Le substantif a au XVIIème siècle deux sémèmes (= polysémie), l’un organisé par le trait
incluant [+ matériel], l’autre par le trait incluant [+ abstrait].
Les traits [+ matériel], [+ besoin] développant le trait lexical [+ concret] organisent le sémème
du substantif dans le texte, fréquent en français classique, ainsi glosé « besoin, disetteêtre
en nécessité, être dans le besoin ». Le dictionnaire historique (Robert) pose que « le premier
sens de nécessité est celui de « misère, pauvreté », réalisé dans la locution être en nécessité ».
Le second comporte le trait [+ obligation]. Ajoutons que « le Pauvre » glose sa première
assertion (l. 5-6) dans sa réplique suivante (l. 9-10) Je vous assure, Monsieur, que le plus
souvent je n’ai pas un morceau de pain à me mettre sous les dents, et la reprise finale (l. 22)
j’aime mieux mourir de faim.
soins : substantif tête (noyau) du GN Prép tu es bien mal reconnu de tes soins (l. 11-12).
Etudié dans le Dictionnaire historique… dans l’article Soigner, soin est ainsi défini : « Il a à
l’époque classique le sens de « souci, inquiétude » (XVème s.) d’où avoir soin de qqn au sens
disparu de s’inquiéter pour qqn » (1677) […] Soin désigne notamment l’occupation, la charge
qu’a une personne de veiller à qqch, valeur toujours vivante. » Le dictionnaire de la langue
classique signale plusieurs équivalents : »Attention, intérêt porté à qqn ou à qqch, part. au
pluriel, Assiduités, marques de dévouement à la personne aimée, Démarche zélée, effort,
Tâche, mission, Souci, préoccupation, Occupation » et sa restriction de sens en français
contemporain.
Dans le texte, le mot est employé par Dom Juan, avec reprise anaphorique de ton occupation
(l. 1) et des réponses du Pauvre (3 répliques). On retrouve ici encore la polysémie entre un
sémème à trait lexical [+ abstrait] (attention, souci) et un sémème à trait [+ concret] (tâche,
occupation), avec relations métonymiques entre les deux. S’il est habituel de proposer en
français contemporain l’équivalent souci pour soin, le pluriel du mot accentue le trait [+
concret] et cette équivalence ne rend pas compte de la polysémie. De plus, il convient de
rappeler que ces soins consistent à prier le Ciel tout le jour, ce qui tend à impliquer le trait [+
abstrait] et contextuellement [+ religieux]. Le problème sera repris dans l’analyse stylistique.
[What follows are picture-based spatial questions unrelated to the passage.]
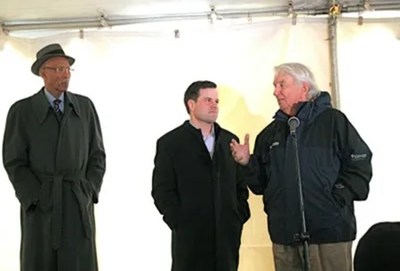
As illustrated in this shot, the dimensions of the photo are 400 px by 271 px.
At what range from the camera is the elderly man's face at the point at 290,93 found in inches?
123

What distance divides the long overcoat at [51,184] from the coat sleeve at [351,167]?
134 cm

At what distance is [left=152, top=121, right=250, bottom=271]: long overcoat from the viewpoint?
3.17m

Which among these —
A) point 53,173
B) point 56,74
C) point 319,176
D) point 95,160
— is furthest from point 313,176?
point 56,74

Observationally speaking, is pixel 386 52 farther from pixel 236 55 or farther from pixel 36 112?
pixel 36 112

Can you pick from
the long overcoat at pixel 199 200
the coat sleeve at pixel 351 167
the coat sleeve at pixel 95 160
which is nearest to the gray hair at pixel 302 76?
the coat sleeve at pixel 351 167

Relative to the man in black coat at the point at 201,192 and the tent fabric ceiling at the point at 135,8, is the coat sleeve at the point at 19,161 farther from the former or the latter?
the tent fabric ceiling at the point at 135,8

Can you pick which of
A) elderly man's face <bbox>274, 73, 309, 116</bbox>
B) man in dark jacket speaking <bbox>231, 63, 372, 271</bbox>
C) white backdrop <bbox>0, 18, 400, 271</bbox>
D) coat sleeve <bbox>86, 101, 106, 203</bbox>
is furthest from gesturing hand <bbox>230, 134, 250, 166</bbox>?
coat sleeve <bbox>86, 101, 106, 203</bbox>

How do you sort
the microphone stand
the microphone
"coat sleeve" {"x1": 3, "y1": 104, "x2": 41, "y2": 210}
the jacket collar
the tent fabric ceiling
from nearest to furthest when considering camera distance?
the microphone stand → the microphone → "coat sleeve" {"x1": 3, "y1": 104, "x2": 41, "y2": 210} → the jacket collar → the tent fabric ceiling

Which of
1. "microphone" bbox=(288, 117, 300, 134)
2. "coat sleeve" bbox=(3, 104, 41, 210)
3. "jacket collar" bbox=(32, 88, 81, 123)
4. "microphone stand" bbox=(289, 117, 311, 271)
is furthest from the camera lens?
"jacket collar" bbox=(32, 88, 81, 123)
Jurer : (l. 13, 17, 20, 21)
Il convient tout d’abord de relever les nombreuses occurrences du verbe (5) sans complément.
Le verbe est en effet analypar le Petit Robert comme transitif, le Lexis distingue en
français moderne 2 verbes, l’un transitif, l’autre intransitif. L’emploi du verbe, dans le texte,
est transitif : jurer Dieu est en effet la forme attestée encore au XVIIème siècle. Son
synonyme est alors blasphémer. La réplique du pauvre (l. 14-15) porte sur la valeur
sémantique du verbe : Ah ! Monsieur, voudriez-vous que je commisse un tel péché ? et
l’explicite. L’emploi absolu (non réalisation du complément) du verbe est celui du texte.
Par rapport à cet emploi, il faut situer celui de la l. 20 : jure un peu (seule intervention de
Sganarelle du passage). L’adverbe modifie le procès verbal, lui apportant une donnée
quantifiante non compatible avec le sémème verbal : jurer / manger ! L’affaiblissement du
sens du verbe en français contemporain est à signaler, ainsi que sa valeur performative dans
les énoncés rituels à la 1ère personne du présent de l’indicatif : je jure de dire toute la vérité…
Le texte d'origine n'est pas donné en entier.